▶ **Document excerpt**
# Did I make a mistake?



## flashardy (Oct 29, 2005)

Just bought 2 Malawi eye biters (Compressiceps)

Did I make a mistake buying them? Have kept Cichlids all my life(beside reef tanks too)
I have them in there own tank with soem tetras! Should I add anything special in the tank? It is heavily planted, when I mean Heavily planted I mean it! Should I take some plants out?

Thanks 
[email protected]

Here are some pics!

here are some more pics of the tank

and the last pic


----------



## Puff (Feb 14, 2005)

well obviously you know that compressiceps are africans...right? from Lake Malawi...so the PH should be up over 7.5, and the water should be quite hard. there is a compressiceps from both Lake Malawi and Tanganyika. your one is Dimidiochromis compressiceps. which is from Malawi. i almost got a Altolamprologus compressiceps, which is from Tanganyika. The ones you got should look great once they mature, the Tanganyikan ones arent as colourful...but are damned cool as well.

Mature one of what you have...









One of what i almost got...









this is some guy's Mbuna setup...
the second pic of a Tanganyika setup



















they seem to be in more of a South american tank. i just setup a new african tank today, but have no pics of it yet. but you should invest in something to raise the PH and hardness of the water.

i used crushed coral as a substrate and that does the job for me, but you can buy African Lake salts and additives that do the same thing.

compressiceps are really cool fish. im new to africans, but it seems like the compressiceps you have is a lot more aggressive than the Altolamprologus comp...but they look fantastic once matured.

good luck


----------



## flashardy (Oct 29, 2005)

Yea I hope all is good on them, I mainly kept south american Cic's but had to give these guys a try, I used up my last ph to my reef tank so ill have to get more tomorrow and check it out! It should be around 7.6-to 7.8

Well thanks for the pics, they are doing great chasing the tetras around in circles and eaten em.

O well how cares they are replaceable!


----------



## Puff (Feb 14, 2005)

if you wanted to (and depending on your filter) you can buy little nylon bags that you can fill up with filter media...like bioballs, or the ceramic biomax things...what i did was buy a couple of those bags, and fill them up with crushed coral. then i just put them in the top section of my filter. kept the PH at a great level, and i could keep my sand substrate so its easier to clean.


----------

▶ **Data lines**
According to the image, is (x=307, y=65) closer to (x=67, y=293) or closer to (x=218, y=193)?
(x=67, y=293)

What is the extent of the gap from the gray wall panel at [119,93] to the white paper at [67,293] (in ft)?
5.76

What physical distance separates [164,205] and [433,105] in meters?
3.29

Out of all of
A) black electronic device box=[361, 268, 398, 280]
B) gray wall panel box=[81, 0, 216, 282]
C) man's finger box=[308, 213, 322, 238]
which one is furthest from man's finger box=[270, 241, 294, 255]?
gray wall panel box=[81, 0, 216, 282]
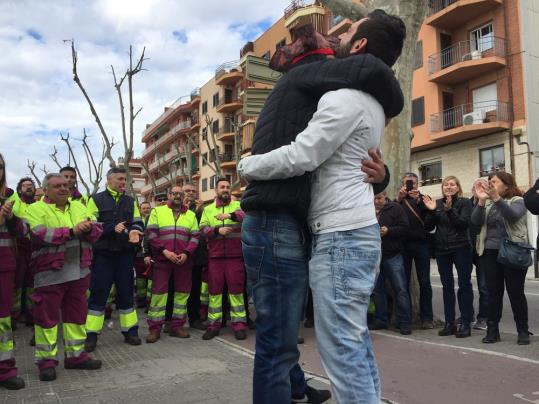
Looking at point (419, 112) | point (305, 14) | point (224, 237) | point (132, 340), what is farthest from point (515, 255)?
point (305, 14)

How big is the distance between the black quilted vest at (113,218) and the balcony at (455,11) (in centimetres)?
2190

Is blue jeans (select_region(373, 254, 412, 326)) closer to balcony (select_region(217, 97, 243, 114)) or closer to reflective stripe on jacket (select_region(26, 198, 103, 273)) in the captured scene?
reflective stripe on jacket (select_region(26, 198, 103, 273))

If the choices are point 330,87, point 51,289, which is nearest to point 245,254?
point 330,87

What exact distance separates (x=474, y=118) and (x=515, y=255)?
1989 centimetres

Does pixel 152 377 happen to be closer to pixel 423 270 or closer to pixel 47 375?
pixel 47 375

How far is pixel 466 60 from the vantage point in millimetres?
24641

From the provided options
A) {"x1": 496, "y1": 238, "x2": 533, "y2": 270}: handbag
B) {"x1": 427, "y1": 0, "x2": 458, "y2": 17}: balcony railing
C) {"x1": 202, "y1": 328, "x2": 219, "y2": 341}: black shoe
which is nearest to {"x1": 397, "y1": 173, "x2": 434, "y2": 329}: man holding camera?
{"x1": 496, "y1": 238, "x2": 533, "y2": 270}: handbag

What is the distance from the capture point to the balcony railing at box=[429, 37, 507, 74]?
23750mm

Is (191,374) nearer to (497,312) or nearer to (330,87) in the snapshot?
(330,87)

▶ **Directions**
• a. For each statement, say whether it agrees with the forum thread about compressiceps, and quote the words of the thread that decide it. (i) Puff used crushed coral as a substrate. (ii) Puff nearly bought a compressiceps from Lake Malawi. (iii) flashardy mainly kept South American cichlids.
• b. Reproduce word for word the part of the rows that opens with the line containing "Is blue jeans" and closes with the last row, including both ends.

▶ **Solutions to each task**
• a.
(i) Yes: "i used crushed coral as a substrate and that does the job for me"
(ii) No: "i almost got a Altolamprologus compressiceps, which is from Tanganyika."
(iii) Yes: "I mainly kept south american Cic's"

• b.
Is blue jeans (select_region(373, 254, 412, 326)) closer to balcony (select_region(217, 97, 243, 114)) or closer to reflective stripe on jacket (select_region(26, 198, 103, 273)) in the captured scene?
reflective stripe on jacket (select_region(26, 198, 103, 273))

If the choices are point 330,87, point 51,289, which is nearest to point 245,254?
point 330,87

What exact distance separates (x=474, y=118) and (x=515, y=255)?
1989 centimetres

Does pixel 152 377 happen to be closer to pixel 423 270 or closer to pixel 47 375?
pixel 47 375

How far is pixel 466 60 from the vantage point in millimetres?
24641

From the provided options
A) {"x1": 496, "y1": 238, "x2": 533, "y2": 270}: handbag
B) {"x1": 427, "y1": 0, "x2": 458, "y2": 17}: balcony railing
C) {"x1": 202, "y1": 328, "x2": 219, "y2": 341}: black shoe
which is nearest to {"x1": 397, "y1": 173, "x2": 434, "y2": 329}: man holding camera?
{"x1": 496, "y1": 238, "x2": 533, "y2": 270}: handbag

What is the distance from the capture point to the balcony railing at box=[429, 37, 507, 74]?
23750mm

Is (191,374) nearer to (497,312) or nearer to (330,87) in the snapshot?
(330,87)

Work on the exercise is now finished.